O'Donnell could plainly make out the forms of the besiegers lying among the rocks that littered the narrow plain. Evidently they had not noticed him and the guide, and he did not believe they saw his men where he had stationed them in the shade of an overhanging crag. All their attention was fixed on the ravine, and they yelled with fierce exultation as a turban thrust above its rim fell back splashed with crimson. The men in the tower yelled with helpless fury.

"Keep your head down, you fool!" O'Donnell swore at Dost Shah, who was carelessly craning his long neck above a cluster of rocks.
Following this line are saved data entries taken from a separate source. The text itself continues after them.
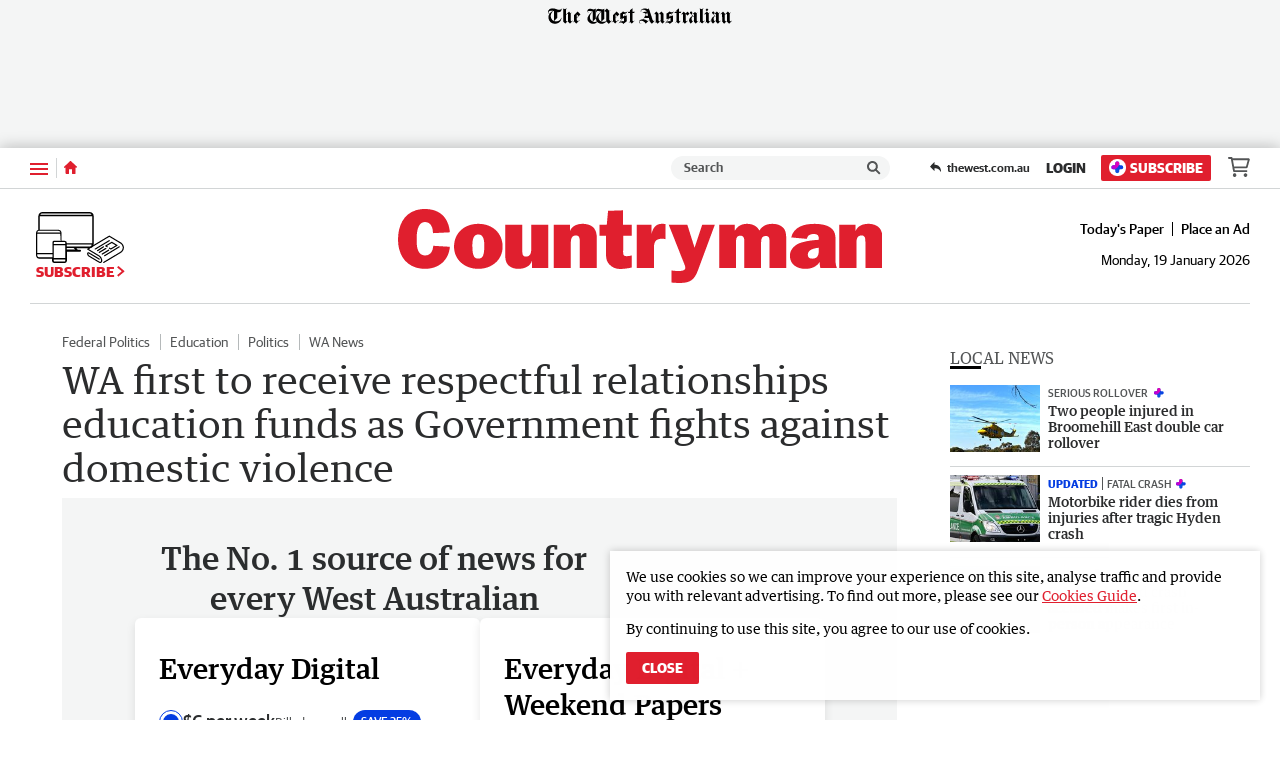

--- FILE ---
content_type: application/javascript
request_url: https://www.countryman.com.au/static/js/masthead-countryman_e7741228ae07528620be.js
body_size: 719
content:
(()=>{(window.__LOADABLE_LOADED_CHUNKS__=window.__LOADABLE_LOADED_CHUNKS__||[]).push([[1],{1023:function(c,a,t){"use strict";t.r(a);var o=t(80),i=t(3555);const l=t(3657),r={alt:"Albany Advertiser",src:l,ampInitialSize:{width:618,height:92},verticalSpacing:4};a.default=Object(i.a)(o.d,r)},1028:function(c,a,t){"use strict";t.r(a);var o=t(80),i=t(3555);const l=t(3662),r={alt:"Countryman",src:l,heights:{desktop:82,tablet:70,mobile:50},ampInitialSize:{width:618,height:92},verticalSpacing:4};a.default=Object(i.a)(o.d,r)},1039:function(c,a,t){"use strict";t.r(a);var o=t(80),i=t(3555);const l=t(3673),r={alt:"South Western Times",src:l,ampInitialSize:{width:618,height:52},verticalSpacing:14};a.default=Object(i.a)(o.d,r)},1040:function(c,a,t){"use strict";t.r(a);var o=t(80),i=t(3555);const l=t(3674),r={alt:"The Kimberley Echo",src:l,ampInitialSize:{width:618,height:92},verticalSpacing:7};a.default=Object(i.a)(o.d,r)},3555:function(c,a,t){"use strict";t.d(a,"a",function(){return y});var o=t(0),i=t.n(o),l=t(39),r=t(101),d=t(1),g=t(80),w=Object.defineProperty,v=Object.prototype.hasOwnProperty,u=Object.getOwnPropertySymbols,j=Object.prototype.propertyIsEnumerable,b=(s,e,n)=>e in s?w(s,e,{enumerable:!0,configurable:!0,writable:!0,value:n}):s[e]=n,h=(s,e)=>{for(var n in e||(e={}))v.call(e,n)&&b(s,n,e[n]);if(u)for(var n of u(e))j.call(e,n)&&b(s,n,e[n]);return s};function y(s,e){return Object(l.a)("HeaderLogo",{amp:()=>{const{src:n,alt:S,ampInitialSize:_,heights:m}=e,{width:f,height:O}=_,p=E=>E/(O/f);return i.a.createElement(g.a,{alt:S,src:n,width:f,height:O,sizes:m?`(max-width: ${Object(d.a)(r.a.xxs)}) ${Object(d.a)(p(m.mobile))}, (min-width: ${Object(d.a)(r.a.xxs+1)}) and (max-width: ${Object(d.a)(r.a.sm)}) ${Object(d.a)(p(m.tablet))}, ${Object(d.a)(p(m.desktop))}`:void 0})},web:()=>i.a.createElement(s,h({},e)),rss:()=>i.a.createElement("img",h(h({},e),{alt:e.alt})),preview:()=>i.a.createElement(s,h({},e)),app:()=>i.a.createElement(s,h({},e))})}},3657:function(c,a,t){c.exports=t.p+"static/media/masthead-albany-advertiser.7cf3c1be.png"},3662:function(c,a,t){c.exports=t.p+"static/media/masthead-countryman.fe48c382.svg"},3673:function(c,a,t){c.exports=t.p+"static/media/masthead-south-western-times.a241c27c.png"},3674:function(c,a,t){c.exports=t.p+"static/media/masthead-the-kimberley-echo.61c36d7b.png"}}]);})();

//# sourceMappingURL=masthead-countryman_e7741228ae07528620be.js.map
"The men in the tower must be Ahmed's men," muttered Dost Shah uneasily. "Yes; it could not be otherwise, yet—Allah!" The last was an explosive yelp, and he sprang up like a madman, as if forgetting all caution in some other overwhelming emotion.

O'Donnell cursed and grabbed at him to pull him down, but he stood brandishing his rifle, his tattered garments whipping in the wind like a demon of the hills.

"What devil's work is this?" he yelled. "That is not—those are not—"

His voice changed to a gasp as a bullet drilled him through the temple. He tumbled back to the ground and lay without motion.

"Now what was he going to say?" muttered O'Donnell, peering out over the rocks. "Was that a stray slug, or did somebody see him?"

He could not tell whether the shot came from the boulders or the tower. It was typical of hill warfare, the yells and shooting keeping up an incessant devil's din. One thing was certain: the cordon was gradually closing about the men trapped in the ravine. They were well hidden from the bullets, but the attackers were working so close that presently they could finish the job with a short swift rush and knife work at close quarters.